Posted on January 02, 2024 | By Ashley Fitzpatrick | 0 Comments

Fortis has come a long way in 139 years—and has a long way to go yet. But there’s one move they have no intention of making

When will St. John’s, Newfoundland and Labrador say goodbye to its greatest business success story? It’s a question that’s been asked for decades, but even more frequently since the company came under the leadership of U.S.-based president and CEO David Hutchens.

Fortis Inc. can trace its earliest roots to a humble utility service in 1885 St. John’s. Today, it’s a publicly traded powerhouse with $11 billion in annual revenue (2022), subsidiaries across Canada, the U.S. and Caribbean, and a record-setting history of shareholder returns. So, when will it move its main office to some more logical, central location… like Toronto or New York?

“The answer today is still as it was when I answered it 50 times on the first day, when I went through all my employee meetings and (was) talking about becoming the new CEO: (there are) no plans to move it,” Hutchens told Atlantic Business Magazine, smiling at getting the question yet again.

“We’ve got just a tremendous amount of talent on the team there,” he said, on a video call from Arizona, before diving into deeper discussions on leadership and plans for the future.

A special meeting

Modern-day Fortis was born at a special meeting of Newfoundland Light & Power shareholders at the Hotel Newfoundland in St. John’s on Nov. 24, 1987. The previous year, Angus Bruneau—former Dean of Engineering at Memorial University—had been named president and CEO of the electric utility. This was a vitally important local company: people depended on it for reliable and affordable power for their homes and businesses.

At that meeting, Bruneau presented shareholders with an idea for a new holding company/investment opportunity and an offer. Each of the 8,542,942 common shares of Newfoundland Light & Power (it was rebranded to Newfoundland Power in 1990) would be worth a single share of a new holding company: Fortis. Bruneau’s idea, and offer, were accepted.

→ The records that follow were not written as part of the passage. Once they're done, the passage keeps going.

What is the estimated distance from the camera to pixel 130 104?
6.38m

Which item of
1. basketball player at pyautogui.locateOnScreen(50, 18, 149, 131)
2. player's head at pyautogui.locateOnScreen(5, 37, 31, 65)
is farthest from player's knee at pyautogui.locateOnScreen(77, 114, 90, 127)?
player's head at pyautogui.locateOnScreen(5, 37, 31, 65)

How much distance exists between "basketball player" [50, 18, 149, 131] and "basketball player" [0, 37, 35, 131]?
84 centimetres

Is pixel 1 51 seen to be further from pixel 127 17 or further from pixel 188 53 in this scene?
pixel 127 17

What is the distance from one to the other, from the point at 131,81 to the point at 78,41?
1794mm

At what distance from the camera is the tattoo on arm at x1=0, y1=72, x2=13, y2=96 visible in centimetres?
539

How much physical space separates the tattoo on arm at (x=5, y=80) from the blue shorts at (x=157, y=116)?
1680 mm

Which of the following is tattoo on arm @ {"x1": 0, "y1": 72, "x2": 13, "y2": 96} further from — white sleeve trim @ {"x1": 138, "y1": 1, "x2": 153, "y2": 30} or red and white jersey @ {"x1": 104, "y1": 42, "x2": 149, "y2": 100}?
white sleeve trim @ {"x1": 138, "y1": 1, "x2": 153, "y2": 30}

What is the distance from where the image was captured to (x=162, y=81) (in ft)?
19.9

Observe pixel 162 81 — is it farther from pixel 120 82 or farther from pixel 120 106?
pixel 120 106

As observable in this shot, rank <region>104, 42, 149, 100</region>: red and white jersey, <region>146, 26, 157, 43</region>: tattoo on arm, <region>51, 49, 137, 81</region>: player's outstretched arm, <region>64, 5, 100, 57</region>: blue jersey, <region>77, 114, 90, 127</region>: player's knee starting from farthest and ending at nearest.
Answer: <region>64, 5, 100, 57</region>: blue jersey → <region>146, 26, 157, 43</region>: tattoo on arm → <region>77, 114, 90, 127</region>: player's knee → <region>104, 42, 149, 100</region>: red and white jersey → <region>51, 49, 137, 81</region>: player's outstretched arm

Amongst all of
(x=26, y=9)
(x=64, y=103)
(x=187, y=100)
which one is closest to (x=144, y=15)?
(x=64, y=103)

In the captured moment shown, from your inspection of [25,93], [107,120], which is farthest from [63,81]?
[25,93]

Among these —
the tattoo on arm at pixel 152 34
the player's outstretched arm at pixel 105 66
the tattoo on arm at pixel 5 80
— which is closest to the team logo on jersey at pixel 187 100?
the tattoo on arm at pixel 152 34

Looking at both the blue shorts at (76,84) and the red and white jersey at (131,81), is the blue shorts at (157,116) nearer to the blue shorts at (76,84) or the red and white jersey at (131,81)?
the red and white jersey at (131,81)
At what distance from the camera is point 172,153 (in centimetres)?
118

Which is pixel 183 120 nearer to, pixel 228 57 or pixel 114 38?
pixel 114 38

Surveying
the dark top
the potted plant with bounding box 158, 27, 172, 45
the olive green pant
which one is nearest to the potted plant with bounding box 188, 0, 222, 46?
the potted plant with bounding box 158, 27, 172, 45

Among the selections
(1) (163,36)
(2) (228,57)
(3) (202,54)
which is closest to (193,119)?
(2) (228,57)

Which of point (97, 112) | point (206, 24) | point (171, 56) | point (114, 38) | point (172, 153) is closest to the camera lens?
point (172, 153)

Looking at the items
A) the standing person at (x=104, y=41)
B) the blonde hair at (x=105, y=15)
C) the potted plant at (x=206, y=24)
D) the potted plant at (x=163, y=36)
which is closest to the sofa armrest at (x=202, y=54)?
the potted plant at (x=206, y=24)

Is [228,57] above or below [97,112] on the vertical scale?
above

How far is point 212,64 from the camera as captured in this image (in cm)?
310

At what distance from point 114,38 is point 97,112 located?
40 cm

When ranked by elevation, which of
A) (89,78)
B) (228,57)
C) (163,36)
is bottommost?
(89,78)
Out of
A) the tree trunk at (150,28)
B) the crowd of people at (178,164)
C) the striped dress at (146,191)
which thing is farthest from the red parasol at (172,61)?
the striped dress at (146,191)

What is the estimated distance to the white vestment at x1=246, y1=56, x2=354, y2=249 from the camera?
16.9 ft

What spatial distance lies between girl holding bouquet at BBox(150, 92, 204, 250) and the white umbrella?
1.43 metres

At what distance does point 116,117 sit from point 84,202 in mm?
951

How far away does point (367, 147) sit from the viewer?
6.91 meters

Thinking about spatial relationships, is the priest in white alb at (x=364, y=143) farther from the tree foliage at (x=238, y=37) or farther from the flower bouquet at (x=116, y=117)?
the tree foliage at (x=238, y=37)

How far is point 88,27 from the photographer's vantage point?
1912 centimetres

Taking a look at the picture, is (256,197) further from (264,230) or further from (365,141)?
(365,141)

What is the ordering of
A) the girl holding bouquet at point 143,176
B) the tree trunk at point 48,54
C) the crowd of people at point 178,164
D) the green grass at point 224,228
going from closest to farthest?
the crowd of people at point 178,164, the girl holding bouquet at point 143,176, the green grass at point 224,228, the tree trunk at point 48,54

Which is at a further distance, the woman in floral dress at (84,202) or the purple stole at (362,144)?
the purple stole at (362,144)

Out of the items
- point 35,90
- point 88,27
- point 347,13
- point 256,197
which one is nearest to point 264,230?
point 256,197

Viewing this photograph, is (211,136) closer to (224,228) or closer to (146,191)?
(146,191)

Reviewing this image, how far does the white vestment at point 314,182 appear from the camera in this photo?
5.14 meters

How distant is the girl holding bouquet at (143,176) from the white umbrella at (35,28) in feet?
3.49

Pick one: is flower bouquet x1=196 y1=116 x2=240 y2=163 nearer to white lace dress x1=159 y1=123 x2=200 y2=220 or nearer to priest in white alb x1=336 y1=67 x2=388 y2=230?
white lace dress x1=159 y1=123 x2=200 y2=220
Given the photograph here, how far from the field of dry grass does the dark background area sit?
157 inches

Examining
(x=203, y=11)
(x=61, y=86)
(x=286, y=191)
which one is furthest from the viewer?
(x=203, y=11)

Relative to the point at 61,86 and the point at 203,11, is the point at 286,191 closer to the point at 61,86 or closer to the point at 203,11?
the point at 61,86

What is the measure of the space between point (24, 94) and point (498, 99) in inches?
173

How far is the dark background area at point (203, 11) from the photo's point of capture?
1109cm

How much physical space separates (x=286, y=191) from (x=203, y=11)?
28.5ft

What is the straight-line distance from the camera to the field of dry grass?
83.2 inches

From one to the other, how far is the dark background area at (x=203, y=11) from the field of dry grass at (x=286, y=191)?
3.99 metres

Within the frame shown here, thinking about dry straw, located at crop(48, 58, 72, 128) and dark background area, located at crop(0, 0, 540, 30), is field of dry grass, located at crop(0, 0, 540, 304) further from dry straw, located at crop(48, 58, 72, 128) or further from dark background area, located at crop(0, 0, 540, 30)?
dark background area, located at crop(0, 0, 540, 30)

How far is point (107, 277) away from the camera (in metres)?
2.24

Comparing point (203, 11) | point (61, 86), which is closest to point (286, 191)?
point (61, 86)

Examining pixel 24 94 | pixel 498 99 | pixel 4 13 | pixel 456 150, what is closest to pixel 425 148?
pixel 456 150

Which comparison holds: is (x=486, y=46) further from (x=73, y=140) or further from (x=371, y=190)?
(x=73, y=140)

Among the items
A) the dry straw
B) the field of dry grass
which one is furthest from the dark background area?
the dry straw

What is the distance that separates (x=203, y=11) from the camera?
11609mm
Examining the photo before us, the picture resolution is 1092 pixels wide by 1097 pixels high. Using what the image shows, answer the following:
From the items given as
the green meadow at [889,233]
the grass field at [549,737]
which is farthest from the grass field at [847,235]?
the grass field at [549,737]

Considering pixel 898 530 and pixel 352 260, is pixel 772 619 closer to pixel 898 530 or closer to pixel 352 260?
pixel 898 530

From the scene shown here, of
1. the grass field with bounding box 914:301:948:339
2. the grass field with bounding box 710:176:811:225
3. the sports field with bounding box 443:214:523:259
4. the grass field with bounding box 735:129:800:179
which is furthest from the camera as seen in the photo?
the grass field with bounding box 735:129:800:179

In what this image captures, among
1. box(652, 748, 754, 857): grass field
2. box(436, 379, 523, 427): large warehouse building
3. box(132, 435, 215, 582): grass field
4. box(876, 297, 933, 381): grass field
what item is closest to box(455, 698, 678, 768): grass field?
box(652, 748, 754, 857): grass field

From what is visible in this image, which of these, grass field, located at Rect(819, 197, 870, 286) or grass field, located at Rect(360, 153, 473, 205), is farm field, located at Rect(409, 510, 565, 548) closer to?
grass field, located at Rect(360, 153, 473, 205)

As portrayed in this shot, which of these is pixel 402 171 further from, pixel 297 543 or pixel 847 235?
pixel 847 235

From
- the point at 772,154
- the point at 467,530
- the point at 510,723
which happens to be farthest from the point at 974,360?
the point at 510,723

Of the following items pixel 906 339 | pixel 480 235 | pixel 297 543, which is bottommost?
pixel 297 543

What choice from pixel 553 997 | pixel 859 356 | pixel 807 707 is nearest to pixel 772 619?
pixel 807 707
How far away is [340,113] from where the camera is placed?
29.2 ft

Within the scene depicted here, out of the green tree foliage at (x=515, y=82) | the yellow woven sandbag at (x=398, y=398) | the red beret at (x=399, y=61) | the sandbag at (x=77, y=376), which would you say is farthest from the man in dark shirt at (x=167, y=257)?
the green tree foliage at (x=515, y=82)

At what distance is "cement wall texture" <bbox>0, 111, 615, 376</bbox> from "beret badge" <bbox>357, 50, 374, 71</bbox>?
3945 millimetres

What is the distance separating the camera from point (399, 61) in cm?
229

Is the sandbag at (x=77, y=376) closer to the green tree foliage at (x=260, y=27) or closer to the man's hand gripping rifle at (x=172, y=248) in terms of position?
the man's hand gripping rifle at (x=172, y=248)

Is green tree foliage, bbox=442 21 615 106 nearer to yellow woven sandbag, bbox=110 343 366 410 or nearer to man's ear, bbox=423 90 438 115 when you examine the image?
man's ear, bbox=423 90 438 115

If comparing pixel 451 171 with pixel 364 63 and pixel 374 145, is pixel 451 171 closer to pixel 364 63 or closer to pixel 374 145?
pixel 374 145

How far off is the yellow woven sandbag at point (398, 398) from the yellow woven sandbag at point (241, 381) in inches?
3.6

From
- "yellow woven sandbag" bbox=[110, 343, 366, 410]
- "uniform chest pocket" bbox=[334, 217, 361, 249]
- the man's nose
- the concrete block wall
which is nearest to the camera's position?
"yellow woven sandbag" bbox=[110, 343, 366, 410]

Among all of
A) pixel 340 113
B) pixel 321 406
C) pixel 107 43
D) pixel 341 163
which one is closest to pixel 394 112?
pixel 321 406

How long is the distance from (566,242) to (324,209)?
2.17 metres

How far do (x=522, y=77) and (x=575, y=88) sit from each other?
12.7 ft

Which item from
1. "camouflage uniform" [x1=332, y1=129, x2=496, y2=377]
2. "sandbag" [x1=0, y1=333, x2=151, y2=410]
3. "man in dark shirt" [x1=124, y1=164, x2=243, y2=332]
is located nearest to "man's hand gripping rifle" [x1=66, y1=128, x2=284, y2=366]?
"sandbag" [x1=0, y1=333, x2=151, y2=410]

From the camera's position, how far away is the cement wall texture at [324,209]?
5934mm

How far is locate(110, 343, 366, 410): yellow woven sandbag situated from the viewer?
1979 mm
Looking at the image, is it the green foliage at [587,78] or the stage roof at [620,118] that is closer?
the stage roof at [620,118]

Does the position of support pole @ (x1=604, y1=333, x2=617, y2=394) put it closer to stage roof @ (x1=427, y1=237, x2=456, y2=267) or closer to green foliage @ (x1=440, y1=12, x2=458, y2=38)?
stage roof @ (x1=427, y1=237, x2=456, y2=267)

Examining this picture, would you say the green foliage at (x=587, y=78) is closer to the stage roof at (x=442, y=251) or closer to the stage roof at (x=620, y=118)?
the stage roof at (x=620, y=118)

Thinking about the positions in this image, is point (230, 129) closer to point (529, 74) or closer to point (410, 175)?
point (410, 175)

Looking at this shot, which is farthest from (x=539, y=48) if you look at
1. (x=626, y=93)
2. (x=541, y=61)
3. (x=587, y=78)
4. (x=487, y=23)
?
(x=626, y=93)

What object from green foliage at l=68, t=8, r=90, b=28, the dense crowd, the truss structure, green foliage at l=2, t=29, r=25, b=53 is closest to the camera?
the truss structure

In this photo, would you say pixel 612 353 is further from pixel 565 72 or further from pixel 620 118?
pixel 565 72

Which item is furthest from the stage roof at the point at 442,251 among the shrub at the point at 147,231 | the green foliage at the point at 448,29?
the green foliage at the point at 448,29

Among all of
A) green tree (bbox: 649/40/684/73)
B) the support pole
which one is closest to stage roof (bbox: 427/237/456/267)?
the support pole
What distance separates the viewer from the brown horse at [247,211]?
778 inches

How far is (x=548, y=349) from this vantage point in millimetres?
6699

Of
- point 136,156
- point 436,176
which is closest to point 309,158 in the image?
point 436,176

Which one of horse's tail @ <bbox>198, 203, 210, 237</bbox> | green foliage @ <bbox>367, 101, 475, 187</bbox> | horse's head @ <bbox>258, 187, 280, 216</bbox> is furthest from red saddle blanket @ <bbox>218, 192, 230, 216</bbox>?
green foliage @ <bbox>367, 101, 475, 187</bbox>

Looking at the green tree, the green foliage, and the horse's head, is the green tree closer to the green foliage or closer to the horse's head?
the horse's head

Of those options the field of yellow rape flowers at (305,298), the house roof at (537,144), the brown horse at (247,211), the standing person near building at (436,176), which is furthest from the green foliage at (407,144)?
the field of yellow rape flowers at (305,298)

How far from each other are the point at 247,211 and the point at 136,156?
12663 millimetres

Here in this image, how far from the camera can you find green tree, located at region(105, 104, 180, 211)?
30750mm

As noted in The Illustrated History of Newfoundland Light & Power by Mel Baker, Robert Pitt and Janet Miller Pitt (1990), Fortis is Latin for ‘strong’. The new holding company would have the ability to leverage the steady income of the utility and pair it with investor interest in business opportunities outside of Newfoundland Power and regulated utilities. There was an interim board, including Bruneau, and they decided the official start would be Dec. 29, 1987.

Early day-to-day operations relied on cross-over appointees from Newfoundland Light & Power. These included Bruneau as well as vice-president of finance John Rutherford and corporate secretary Raymond Gosine. Herbert Stanley “Stan” Marshall—remember that name—was Fortis’ first vice-president of corporate affairs. The team was tasked with vetting potential new investment opportunities. Soon, Bruneau was pulling back from his work with the utility to dedicate more time to Fortis.